Dios sabe de aguas. Ya lo demostró hace miles de años abriéndolas y cerrándolas para hundir en sus profundidades a seres que Él creó y condenarlos a vagar por el bulevar de las angustias perpetuas por rebelarse contra otros hijos que también Él creó. Dios nos ama a todos por igual. Dios ya era bondadoso cuando las blancas barbas poblaban los rostros de los justos y los afeites aromaban la maldad de los perversos. A unos la libertad a otros la condena. Todos hijos suyos. Justicia.

Ahora no abre las aguas; las mueve. Las desplaza para que ellas seleccionen. ¿Saben las aguas seleccionar? No. No saben. Ellas arrastran la inocencia y la crueldad por igual y luego dios discierne quienes van al bulevar de las angustias perpetuas y quienes al regazo de paz infinita. ¿Y los que se salvan? Esos que quedan a orillas de las aguas criminales. ¿Son perversos? ¿Son bondadosos? ¿No estaban en la agenda? ¿Por qué no estaban? Solo dios lo sabe. El dirige las olas. Unas cubren la humanidad íntegra de los electos y otras se diluyen en los tobillos de los demorados. Ya les llegará la hora. Tal vez una erupción, un incendio, un naufragio, un avión, una carretera. Quién sabe. Solo Él decide la edad, el día, la hora y la manera. La manera es importante. Unos truncan sus vidas cayendo fulminados en cualquier acera del mundo porque el músculo vital se olvida de latir súbitamente, y otros mueren día a día durante meses, o quizás años, conectados a una insolente máquina fabricada por la ciencia hereje. Dios es justo. La edad también cuenta. La edad cuenta porque, aunque en la otra vida no existen almanaques y la longevidad no celebra cumpleaños, aquí, en el tránsito terrenal hacia la dicha verdadera, unos peinarán cabellos de plata y otros no conocerán al ratoncito Pérez. Pero dios es justo. Dios lo hace por nuestro bien. Dios evita sufrimientos. Solo Él da y quita. Él controla las vidas de sus ocho mil millones de hijos sin preferencias ni distinciones. Da igual. Todos son de barro. Dotados de un alma inmortal. De inteligencia y de libre voluntad. Así los creó.

 Él es misericordioso. Es el dios de los sínodos, de las encíclicas, de los cónclaves, del concordato nazi, del banco vaticano. Es el dios de aquella inquisición que fue juez y parte aplicando la octava bienaventuranza bajo su autoridad a su mejor criterio e intereses.
+++++
| EL PROBLEMA |
Modifica el texto desde "Él es misericordioso." hasta "criterio e intereses." y pon "clemente" en lugar de "misericordioso". Las entradas son un material aparte, sin relación con el texto.

| CONJUNTO DE ENTRADAS |
+++++
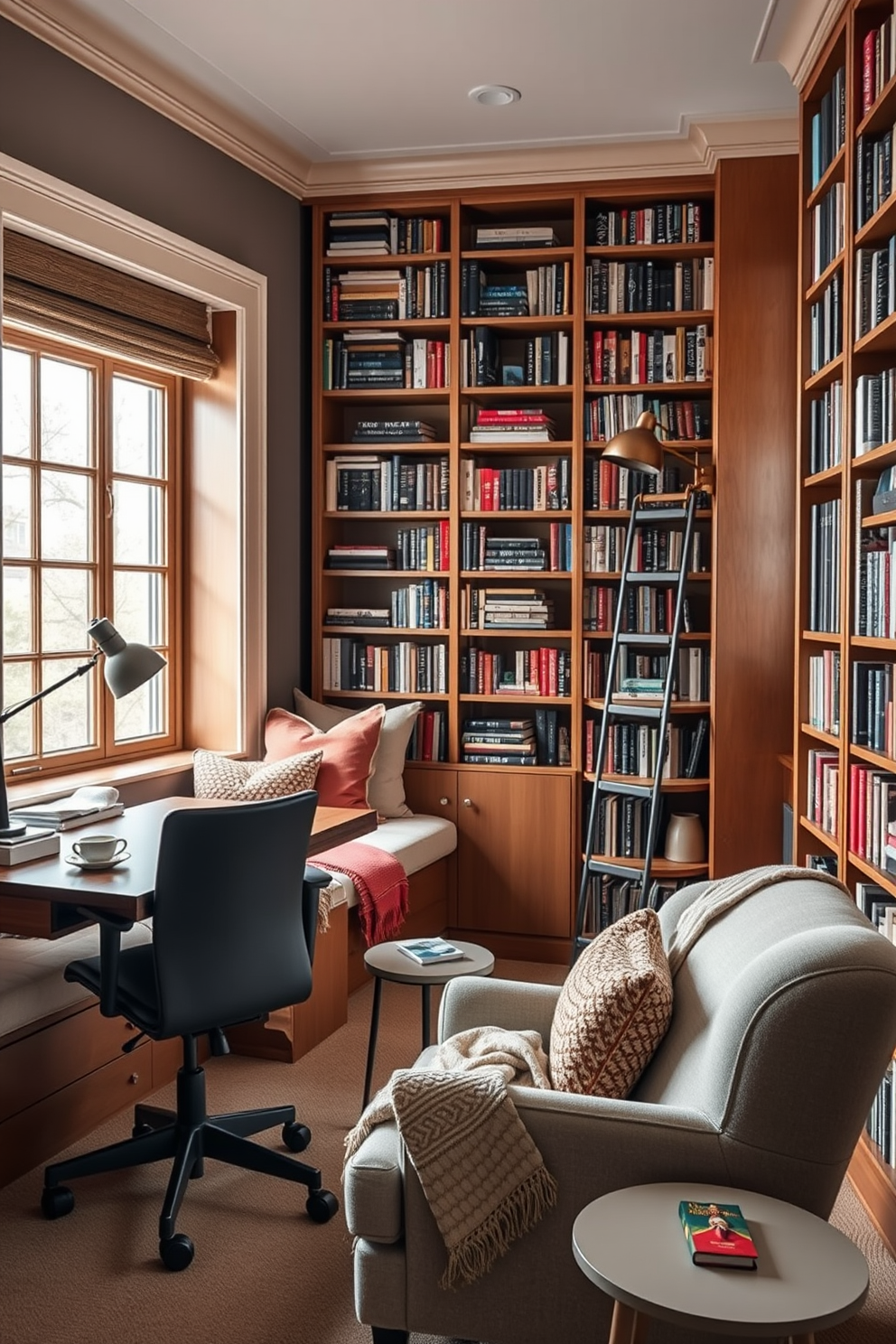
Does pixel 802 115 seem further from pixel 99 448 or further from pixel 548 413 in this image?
pixel 99 448

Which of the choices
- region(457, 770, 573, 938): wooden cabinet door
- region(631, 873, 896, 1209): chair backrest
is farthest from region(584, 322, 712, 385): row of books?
region(631, 873, 896, 1209): chair backrest

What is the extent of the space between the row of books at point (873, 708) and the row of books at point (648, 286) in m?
2.11

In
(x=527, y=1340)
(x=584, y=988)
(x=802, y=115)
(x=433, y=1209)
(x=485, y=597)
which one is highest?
(x=802, y=115)

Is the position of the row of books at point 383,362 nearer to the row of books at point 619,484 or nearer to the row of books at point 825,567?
the row of books at point 619,484

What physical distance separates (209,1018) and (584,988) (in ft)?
3.01

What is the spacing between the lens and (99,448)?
4.18 m

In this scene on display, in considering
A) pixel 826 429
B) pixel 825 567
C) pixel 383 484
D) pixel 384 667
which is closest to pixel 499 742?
pixel 384 667

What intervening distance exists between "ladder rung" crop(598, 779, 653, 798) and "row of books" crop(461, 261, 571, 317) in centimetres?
184

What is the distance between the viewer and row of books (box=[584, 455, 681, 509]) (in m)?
4.82

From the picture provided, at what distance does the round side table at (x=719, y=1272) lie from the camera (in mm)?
1532

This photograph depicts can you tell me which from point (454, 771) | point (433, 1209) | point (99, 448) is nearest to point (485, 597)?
point (454, 771)

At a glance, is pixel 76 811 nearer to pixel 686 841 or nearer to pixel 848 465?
pixel 848 465

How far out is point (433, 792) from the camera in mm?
5023

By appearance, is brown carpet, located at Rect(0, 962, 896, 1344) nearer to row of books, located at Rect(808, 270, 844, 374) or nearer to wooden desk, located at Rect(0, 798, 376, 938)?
wooden desk, located at Rect(0, 798, 376, 938)
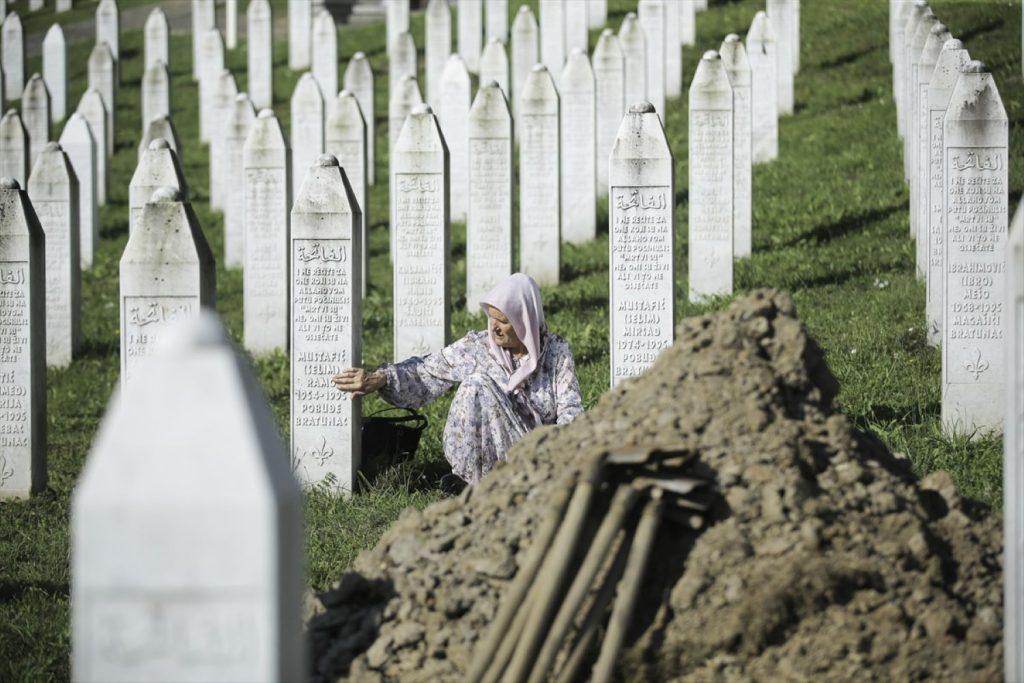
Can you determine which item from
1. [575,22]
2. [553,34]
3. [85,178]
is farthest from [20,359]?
[575,22]

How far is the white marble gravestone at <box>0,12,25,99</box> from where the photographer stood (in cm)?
2629

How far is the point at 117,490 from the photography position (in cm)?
362

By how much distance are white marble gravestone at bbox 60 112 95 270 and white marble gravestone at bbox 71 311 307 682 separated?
1415 cm

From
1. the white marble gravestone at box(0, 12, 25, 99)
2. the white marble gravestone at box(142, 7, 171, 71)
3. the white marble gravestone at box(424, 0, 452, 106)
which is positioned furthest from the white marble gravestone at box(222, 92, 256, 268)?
the white marble gravestone at box(142, 7, 171, 71)

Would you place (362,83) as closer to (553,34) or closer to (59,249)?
(553,34)

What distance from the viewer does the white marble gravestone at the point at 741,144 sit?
49.2ft

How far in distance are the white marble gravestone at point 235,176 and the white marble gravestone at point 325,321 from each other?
25.4 feet

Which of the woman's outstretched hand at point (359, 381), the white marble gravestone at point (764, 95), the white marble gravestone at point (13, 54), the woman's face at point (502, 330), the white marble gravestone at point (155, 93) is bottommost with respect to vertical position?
the woman's outstretched hand at point (359, 381)

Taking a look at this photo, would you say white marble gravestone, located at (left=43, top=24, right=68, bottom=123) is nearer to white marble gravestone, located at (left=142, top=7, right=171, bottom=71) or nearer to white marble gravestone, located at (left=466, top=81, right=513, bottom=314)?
white marble gravestone, located at (left=142, top=7, right=171, bottom=71)

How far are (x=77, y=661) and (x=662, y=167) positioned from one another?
6609 millimetres

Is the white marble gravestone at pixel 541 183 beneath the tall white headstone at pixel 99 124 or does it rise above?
beneath

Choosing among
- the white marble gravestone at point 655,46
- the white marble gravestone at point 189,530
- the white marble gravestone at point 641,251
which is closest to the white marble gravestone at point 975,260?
the white marble gravestone at point 641,251

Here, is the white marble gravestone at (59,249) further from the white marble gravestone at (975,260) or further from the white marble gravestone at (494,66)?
the white marble gravestone at (494,66)

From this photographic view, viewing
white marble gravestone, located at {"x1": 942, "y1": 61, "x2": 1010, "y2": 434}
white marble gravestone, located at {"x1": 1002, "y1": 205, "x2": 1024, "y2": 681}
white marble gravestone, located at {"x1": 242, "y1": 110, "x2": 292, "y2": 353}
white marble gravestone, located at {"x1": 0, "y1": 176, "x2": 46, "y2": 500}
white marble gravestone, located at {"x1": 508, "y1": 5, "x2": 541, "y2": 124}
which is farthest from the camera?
white marble gravestone, located at {"x1": 508, "y1": 5, "x2": 541, "y2": 124}
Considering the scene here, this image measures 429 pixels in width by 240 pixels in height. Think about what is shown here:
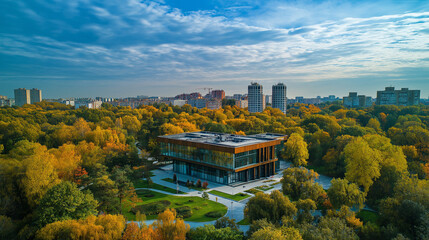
+++++
| RESPUESTA |
Él es clemente. Es el dios de los sínodos, de las encíclicas, de los cónclaves, del concordato nazi, del banco vaticano. Es el dios de aquella inquisición que fue juez y parte aplicando la octava bienaventuranza bajo su autoridad a su mejor criterio e intereses.